Using an ARM cross-compiler, we can build a tiny program to do the same thing as the bootm.c code.
Payload creation
/* watchdog.c - minimal code to disable the FPGA watchdog.
* Derived from Raptor Engineering changes to U-Boot common/bootm.c.
* SPDX-License-Identifier: GPL-2.0+
*/
#include <stdint.h>
int main() {
uint32_t* gpio_ctl_reg = 0x1e780084;
uint32_t* gpio_data_reg = 0x1e780080;
*gpio_ctl_reg |= 0x00800000;
*gpio_data_reg &= ~0x00800000;
return 0;
}
Compiling this to an object and then converting it to an s-record will give you a file that can be directly loaded into U-Boot without using special tools.

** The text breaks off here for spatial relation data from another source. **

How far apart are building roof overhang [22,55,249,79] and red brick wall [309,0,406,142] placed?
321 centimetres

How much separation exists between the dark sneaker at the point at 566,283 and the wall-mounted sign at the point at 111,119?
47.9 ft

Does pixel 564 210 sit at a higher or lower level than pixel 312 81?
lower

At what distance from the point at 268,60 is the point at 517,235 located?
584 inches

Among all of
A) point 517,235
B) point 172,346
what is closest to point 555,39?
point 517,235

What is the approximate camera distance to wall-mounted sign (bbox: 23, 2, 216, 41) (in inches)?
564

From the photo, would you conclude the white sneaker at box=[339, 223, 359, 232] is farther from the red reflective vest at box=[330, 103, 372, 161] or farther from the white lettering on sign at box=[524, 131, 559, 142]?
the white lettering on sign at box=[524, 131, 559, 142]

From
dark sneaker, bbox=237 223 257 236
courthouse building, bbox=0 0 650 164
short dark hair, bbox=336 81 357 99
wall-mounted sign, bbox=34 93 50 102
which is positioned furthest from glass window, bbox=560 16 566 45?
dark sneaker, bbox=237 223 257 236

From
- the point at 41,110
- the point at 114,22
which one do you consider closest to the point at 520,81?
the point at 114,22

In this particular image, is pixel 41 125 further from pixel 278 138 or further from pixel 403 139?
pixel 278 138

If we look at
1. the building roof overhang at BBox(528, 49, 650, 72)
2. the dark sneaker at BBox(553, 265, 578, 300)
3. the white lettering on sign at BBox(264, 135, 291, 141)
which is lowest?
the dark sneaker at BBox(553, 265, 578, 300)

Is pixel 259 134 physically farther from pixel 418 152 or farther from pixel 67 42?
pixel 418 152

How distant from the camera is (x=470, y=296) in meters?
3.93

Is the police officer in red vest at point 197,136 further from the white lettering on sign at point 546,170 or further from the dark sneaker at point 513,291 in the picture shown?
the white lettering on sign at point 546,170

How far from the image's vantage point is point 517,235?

$ arm-linux-gnueabihf-gcc -ffreestanding -march=armv6 -mfloat-abi=soft -marm -Os -c watchdog.c
$ arm-linux-gnueabihf-objcopy -O srec watchdog.o watchdog.srec
$ cat watchdog.srec
S00E0000746F67676C652E7372656394 S11300001C309FE50000A0E3842093E5022582E3F1 S1130010842083E5802093E50225C2E3802083E5E4 S10B00201EFF2FE10000781E11 S9030000FC
Due to compiler differences, your output may be slightly different than the provided example s-record code. The example was compiled with arm-linux-gnueabihf-gcc (Debian 6.3.0-18) 6.3.0 20170516
.
- Copy the srec data to the clipboard, as we will need to send it to the BMC within a limited time window in a bit.
Main Procedure
To load and execute this code, do the following at the ast#
shell within the watchdog time window:
ast# loads 83000000
- Paste the contents of the srec file into the terminal when prompted. Some summary data will be shown on screen.
(todo: grab and stick the example output in here.)
Run the code using the go
command.
ast# go 83000000
(todo: stick the output in here)
The program will run and then return control to U-Boot. At this point, the watchdog has been disabled, and you can take your time with the rest of the recovery commands. The loaded program code is no longer needed and the memory range can be reused.
Notes
- For reference, the GPIO pin associated with this watchdog is GPIOS7 (GPIO 151, physical pin AA20 on the ast2500). The signal is labelled SEQ_CONT if you are looking at it on the schematics.